Start of Text to read

# Inform the dmv or no? CA



## Leonard818 (Oct 4, 2015)

I heard If you inform the dmv about the accident over $1000 dmv can make your car SALVAGE. Can this be real? In what cases dmv has to inform? 

Thanks in advance.


----------



## Older Chauffeur (Oct 16, 2014)

Leonard818 said:


> I heard If you inform the dmv about the accident over $1000 dmv can make your car SALVAGE. Can this be real? In what cases dmv has to inform?
> 
> Thanks in advance.


In CA any accident involving injury or death, or property damage of $1000 or more, must be reported to the DMV. There is a form called an SR1 for this purpose. Each party involved, or their insurance companies or lawyers can submit the form.

If you elect to repair a car that the responsible insurance company or owner has reported to the DMV as a total loss, it then requires a salvage title to be sure it is safe to operate on public roads, and to protect possible future buyers. To get a salvage title requires a vehicle inspection and filling out a form describing the repairs, receipts for repair or proof of purchase of parts, etc, if you do it yourself.

My parents went through this on an older, low mileage car that had purely cosmetic damage, the cost of which exceeded the value. They took the insurance payout and paid to have a body shop repair and paint the car.

But the $1000 threshold for reporting an accident doesn't have any bearing on that issue.

Disclosure: I'm not a lawyer, claims adjuster or DMV employee- I just have a basic understanding of how these things work. My advice and opinions are therefore worth just what you are paying for them.


----------

End of Text to read
Start of Provided records

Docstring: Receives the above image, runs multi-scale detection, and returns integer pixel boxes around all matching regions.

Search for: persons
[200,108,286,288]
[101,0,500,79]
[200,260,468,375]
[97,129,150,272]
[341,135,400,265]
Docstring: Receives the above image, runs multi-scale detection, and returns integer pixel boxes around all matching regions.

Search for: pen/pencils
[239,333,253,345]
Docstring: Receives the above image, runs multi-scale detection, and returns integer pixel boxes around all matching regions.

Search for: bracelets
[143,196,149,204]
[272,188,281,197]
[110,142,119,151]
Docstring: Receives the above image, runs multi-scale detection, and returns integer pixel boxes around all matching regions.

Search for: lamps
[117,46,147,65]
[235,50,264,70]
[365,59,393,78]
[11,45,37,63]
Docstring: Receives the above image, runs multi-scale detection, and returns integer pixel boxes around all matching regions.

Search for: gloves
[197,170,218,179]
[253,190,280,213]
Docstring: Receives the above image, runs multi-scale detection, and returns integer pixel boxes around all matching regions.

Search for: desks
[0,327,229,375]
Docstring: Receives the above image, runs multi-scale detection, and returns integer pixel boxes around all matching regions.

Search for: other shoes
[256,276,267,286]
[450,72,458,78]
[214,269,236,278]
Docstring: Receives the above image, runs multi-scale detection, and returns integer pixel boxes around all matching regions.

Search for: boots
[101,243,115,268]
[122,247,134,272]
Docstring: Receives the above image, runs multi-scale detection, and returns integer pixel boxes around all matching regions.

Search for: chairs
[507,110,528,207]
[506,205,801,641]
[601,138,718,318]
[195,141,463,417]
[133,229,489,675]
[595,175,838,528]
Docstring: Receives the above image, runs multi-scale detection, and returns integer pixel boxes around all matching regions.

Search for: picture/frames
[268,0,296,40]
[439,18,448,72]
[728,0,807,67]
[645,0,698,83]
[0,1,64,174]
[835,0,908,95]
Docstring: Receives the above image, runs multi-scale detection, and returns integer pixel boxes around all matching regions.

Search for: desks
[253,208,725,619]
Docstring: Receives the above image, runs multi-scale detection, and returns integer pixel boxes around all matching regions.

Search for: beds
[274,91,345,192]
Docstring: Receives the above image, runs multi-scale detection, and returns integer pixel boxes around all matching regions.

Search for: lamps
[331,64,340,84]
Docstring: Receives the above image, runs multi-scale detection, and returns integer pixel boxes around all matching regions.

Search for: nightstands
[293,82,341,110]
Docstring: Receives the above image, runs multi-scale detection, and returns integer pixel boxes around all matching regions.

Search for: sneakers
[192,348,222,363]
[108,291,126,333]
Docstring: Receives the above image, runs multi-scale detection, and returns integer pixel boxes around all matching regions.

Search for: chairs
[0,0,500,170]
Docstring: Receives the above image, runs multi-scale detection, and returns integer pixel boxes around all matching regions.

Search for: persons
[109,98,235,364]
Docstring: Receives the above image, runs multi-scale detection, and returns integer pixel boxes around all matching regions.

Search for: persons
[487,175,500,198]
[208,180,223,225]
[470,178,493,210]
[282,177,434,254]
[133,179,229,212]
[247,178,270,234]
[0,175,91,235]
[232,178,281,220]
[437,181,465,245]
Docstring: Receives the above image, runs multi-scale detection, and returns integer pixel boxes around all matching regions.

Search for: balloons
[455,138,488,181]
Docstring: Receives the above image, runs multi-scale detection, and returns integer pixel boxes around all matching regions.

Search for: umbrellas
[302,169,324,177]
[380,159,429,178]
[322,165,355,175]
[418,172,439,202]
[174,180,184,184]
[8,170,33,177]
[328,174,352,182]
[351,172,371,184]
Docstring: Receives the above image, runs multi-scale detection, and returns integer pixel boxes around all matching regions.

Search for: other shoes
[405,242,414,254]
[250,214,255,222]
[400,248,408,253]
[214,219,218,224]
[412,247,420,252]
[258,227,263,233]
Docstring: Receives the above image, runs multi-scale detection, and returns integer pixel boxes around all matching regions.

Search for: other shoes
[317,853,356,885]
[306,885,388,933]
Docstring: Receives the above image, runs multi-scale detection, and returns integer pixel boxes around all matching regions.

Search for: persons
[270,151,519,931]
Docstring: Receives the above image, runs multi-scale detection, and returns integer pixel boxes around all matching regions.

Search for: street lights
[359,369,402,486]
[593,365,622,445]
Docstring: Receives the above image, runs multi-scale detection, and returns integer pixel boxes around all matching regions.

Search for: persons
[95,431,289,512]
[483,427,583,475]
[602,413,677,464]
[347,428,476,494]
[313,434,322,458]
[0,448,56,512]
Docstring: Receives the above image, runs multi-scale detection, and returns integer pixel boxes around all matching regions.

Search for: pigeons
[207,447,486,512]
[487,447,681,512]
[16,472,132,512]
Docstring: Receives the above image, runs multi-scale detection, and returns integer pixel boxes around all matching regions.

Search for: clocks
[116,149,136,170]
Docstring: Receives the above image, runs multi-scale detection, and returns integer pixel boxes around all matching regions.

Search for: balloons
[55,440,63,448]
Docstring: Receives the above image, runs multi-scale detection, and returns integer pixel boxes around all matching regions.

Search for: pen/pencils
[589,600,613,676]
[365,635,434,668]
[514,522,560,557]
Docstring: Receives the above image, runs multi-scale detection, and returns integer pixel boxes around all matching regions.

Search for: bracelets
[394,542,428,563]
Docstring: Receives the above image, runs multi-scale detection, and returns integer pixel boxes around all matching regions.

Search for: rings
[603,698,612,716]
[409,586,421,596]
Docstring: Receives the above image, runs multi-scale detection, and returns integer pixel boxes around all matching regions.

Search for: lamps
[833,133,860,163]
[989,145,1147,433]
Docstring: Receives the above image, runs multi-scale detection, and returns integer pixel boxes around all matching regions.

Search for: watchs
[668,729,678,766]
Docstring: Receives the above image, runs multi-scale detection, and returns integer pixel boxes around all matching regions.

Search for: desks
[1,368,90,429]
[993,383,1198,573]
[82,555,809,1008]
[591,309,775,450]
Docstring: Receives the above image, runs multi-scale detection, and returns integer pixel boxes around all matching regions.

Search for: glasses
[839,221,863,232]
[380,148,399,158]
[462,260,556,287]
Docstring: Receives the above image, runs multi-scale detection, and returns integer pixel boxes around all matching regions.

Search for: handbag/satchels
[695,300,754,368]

End of Provided records

Parts of the exercise.
a) Please list every circumstance that the DMV thread says makes an accident in CA reportable to the DMV.
b) Put the lines of the listing into a numbered list, beginning at its first line and stopping after the line that contains "[214,269,236,278]". Leave out blank lines.
The DMV thread and the listing have no connection to each other.

Responses by task.
a)
- Injury
- Death
- Property damage of $1000 or more

b)
1. Docstring: Receives the above image, runs multi-scale detection, and returns integer pixel boxes around all matching regions.
2. Search for: persons
3. [200,108,286,288]
4. [101,0,500,79]
5. [200,260,468,375]
6. [97,129,150,272]
7. [341,135,400,265]
8. Docstring: Receives the above image, runs multi-scale detection, and returns integer pixel boxes around all matching regions.
9. Search for: pen/pencils
10. [239,333,253,345]
11. Docstring: Receives the above image, runs multi-scale detection, and returns integer pixel boxes around all matching regions.
12. Search for: bracelets
13. [143,196,149,204]
14. [272,188,281,197]
15. [110,142,119,151]
16. Docstring: Receives the above image, runs multi-scale detection, and returns integer pixel boxes around all matching regions.
17. Search for: lamps
18. [117,46,147,65]
19. [235,50,264,70]
20. [365,59,393,78]
21. [11,45,37,63]
22. Docstring: Receives the above image, runs multi-scale detection, and returns integer pixel boxes around all matching regions.
23. Search for: gloves
24. [197,170,218,179]
25. [253,190,280,213]
26. Docstring: Receives the above image, runs multi-scale detection, and returns integer pixel boxes around all matching regions.
27. Search for: desks
28. [0,327,229,375]
29. Docstring: Receives the above image, runs multi-scale detection, and returns integer pixel boxes around all matching regions.
30. Search for: other shoes
31. [256,276,267,286]
32. [450,72,458,78]
33. [214,269,236,278]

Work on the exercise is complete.